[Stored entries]
-- Start --

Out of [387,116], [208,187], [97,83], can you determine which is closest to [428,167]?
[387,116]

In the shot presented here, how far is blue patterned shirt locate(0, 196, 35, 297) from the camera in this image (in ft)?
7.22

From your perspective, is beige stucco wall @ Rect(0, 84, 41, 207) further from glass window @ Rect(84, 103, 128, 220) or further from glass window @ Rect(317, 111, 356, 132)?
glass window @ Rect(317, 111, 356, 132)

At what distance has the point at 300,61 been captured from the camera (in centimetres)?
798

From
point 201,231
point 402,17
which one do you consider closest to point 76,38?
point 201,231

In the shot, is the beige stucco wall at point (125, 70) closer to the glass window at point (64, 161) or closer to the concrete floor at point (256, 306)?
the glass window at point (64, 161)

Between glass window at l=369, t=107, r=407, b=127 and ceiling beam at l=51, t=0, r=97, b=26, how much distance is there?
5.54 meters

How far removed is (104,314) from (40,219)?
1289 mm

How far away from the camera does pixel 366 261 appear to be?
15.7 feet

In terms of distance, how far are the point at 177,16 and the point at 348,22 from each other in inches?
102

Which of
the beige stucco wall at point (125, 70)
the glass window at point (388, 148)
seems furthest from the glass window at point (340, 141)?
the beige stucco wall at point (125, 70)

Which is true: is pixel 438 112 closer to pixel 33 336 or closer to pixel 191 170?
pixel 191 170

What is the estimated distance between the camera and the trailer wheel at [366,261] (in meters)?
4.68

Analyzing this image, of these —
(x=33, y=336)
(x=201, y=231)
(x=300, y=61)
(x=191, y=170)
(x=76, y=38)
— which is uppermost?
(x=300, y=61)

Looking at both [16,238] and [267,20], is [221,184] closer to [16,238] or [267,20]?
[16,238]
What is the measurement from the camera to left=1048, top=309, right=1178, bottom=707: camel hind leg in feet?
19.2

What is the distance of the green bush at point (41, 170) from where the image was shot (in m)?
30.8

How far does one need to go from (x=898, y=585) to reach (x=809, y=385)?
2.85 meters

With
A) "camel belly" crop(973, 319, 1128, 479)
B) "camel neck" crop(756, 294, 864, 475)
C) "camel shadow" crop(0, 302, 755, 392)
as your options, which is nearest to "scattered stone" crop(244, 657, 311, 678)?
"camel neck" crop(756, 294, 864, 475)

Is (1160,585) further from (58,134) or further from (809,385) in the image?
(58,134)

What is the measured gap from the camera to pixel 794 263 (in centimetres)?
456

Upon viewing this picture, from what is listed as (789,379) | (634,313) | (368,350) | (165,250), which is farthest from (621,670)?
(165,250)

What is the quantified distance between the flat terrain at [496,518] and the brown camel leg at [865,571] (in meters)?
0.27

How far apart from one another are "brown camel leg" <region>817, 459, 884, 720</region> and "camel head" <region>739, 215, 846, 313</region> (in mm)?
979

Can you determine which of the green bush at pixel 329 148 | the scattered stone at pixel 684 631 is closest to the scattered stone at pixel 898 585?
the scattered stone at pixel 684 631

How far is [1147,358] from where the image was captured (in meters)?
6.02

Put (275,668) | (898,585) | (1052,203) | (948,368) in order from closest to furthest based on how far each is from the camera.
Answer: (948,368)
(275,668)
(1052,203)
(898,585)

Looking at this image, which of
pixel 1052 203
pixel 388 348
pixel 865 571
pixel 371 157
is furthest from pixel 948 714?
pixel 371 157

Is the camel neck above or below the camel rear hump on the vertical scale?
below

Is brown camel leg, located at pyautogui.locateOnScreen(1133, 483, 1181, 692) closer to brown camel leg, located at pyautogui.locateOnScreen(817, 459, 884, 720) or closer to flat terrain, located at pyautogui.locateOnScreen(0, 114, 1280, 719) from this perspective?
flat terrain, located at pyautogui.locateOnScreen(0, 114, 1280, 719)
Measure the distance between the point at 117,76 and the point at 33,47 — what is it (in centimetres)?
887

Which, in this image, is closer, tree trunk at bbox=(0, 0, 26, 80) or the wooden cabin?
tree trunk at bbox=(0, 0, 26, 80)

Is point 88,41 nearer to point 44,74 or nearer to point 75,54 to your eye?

-- End --

(The exercise) Rewrite the listing with every "camera" changed to "lens", keeping everything else the same.

(Expected answer)
Out of [387,116], [208,187], [97,83], can you determine which is closest to [428,167]?
[387,116]

In the shot presented here, how far is blue patterned shirt locate(0, 196, 35, 297) from the lens in this image (in ft)?
7.22

From your perspective, is beige stucco wall @ Rect(0, 84, 41, 207) further from glass window @ Rect(84, 103, 128, 220) or further from glass window @ Rect(317, 111, 356, 132)?
glass window @ Rect(317, 111, 356, 132)

At what distance has the point at 300,61 been captured from the lens (in centimetres)?
798

From
point 201,231
point 402,17
which one do you consider closest to point 76,38?
point 201,231

In the shot, is the beige stucco wall at point (125, 70) closer to the glass window at point (64, 161) or closer to the concrete floor at point (256, 306)?
the glass window at point (64, 161)

Between glass window at l=369, t=107, r=407, b=127 and ceiling beam at l=51, t=0, r=97, b=26, how much distance is there?
5.54 meters

How far removed is (104,314) from (40,219)?
1289 mm

How far away from the lens does pixel 366 261 appear to be?
15.7 feet

In terms of distance, how far are the point at 177,16 and the point at 348,22 from each other in inches?
102

Which of
the beige stucco wall at point (125, 70)
the glass window at point (388, 148)
seems furthest from the glass window at point (340, 141)?
the beige stucco wall at point (125, 70)

Which is true: is pixel 438 112 closer to pixel 33 336 or closer to pixel 191 170?
pixel 191 170

What is the estimated distance between the lens and the trailer wheel at [366,261] (in meters)?
4.68

Analyzing this image, of these —
(x=33, y=336)
(x=201, y=231)
(x=300, y=61)
(x=191, y=170)
(x=76, y=38)
— which is uppermost?
(x=300, y=61)

Looking at both [16,238] and [267,20], is [221,184] closer to [16,238] or [267,20]?
[16,238]
What is the measurement from the lens to left=1048, top=309, right=1178, bottom=707: camel hind leg in feet?
19.2

What is the distance of the green bush at point (41, 170) from where the image was shot (in m)?
30.8

How far does one need to go from (x=898, y=585) to reach (x=809, y=385)?
2.85 meters

With
A) "camel belly" crop(973, 319, 1128, 479)
B) "camel neck" crop(756, 294, 864, 475)
C) "camel shadow" crop(0, 302, 755, 392)
as your options, which is nearest to "scattered stone" crop(244, 657, 311, 678)?
"camel neck" crop(756, 294, 864, 475)

Is (1160,585) further from (58,134) or further from (809,385) in the image?
(58,134)

What is the measured gap from the lens to pixel 794 263 (in centimetres)?
456

Upon viewing this picture, from what is listed as (789,379) | (634,313) | (368,350) | (165,250), which is farthest from (621,670)?
(165,250)

What is the quantified distance between the flat terrain at [496,518] and the brown camel leg at [865,571] (in meters)?
0.27

How far apart from one another are "brown camel leg" <region>817, 459, 884, 720</region> and "camel head" <region>739, 215, 846, 313</region> (in mm)?
979

Can you determine which of the green bush at pixel 329 148 | the scattered stone at pixel 684 631 is closest to the scattered stone at pixel 898 585?
the scattered stone at pixel 684 631

How far is [1147,358] from where the image was captured (in meters)?
6.02

Put (275,668) | (898,585) | (1052,203) | (948,368) in order from closest to furthest based on how far each is from the lens.
Answer: (948,368)
(275,668)
(1052,203)
(898,585)

Looking at this image, which of
pixel 1052 203
pixel 388 348
pixel 865 571
pixel 371 157
is furthest from pixel 948 714?
pixel 371 157

Is the camel neck above or below the camel rear hump on the vertical scale?
below

Is brown camel leg, located at pyautogui.locateOnScreen(1133, 483, 1181, 692) closer to brown camel leg, located at pyautogui.locateOnScreen(817, 459, 884, 720) or closer to flat terrain, located at pyautogui.locateOnScreen(0, 114, 1280, 719) from this perspective?
flat terrain, located at pyautogui.locateOnScreen(0, 114, 1280, 719)
Measure the distance between the point at 117,76 and the point at 33,47 — what is it (in centimetres)?
887

Which, in this image, is closer, tree trunk at bbox=(0, 0, 26, 80) or the wooden cabin?
tree trunk at bbox=(0, 0, 26, 80)

Is point 88,41 nearer to point 44,74 or nearer to point 75,54 to your eye?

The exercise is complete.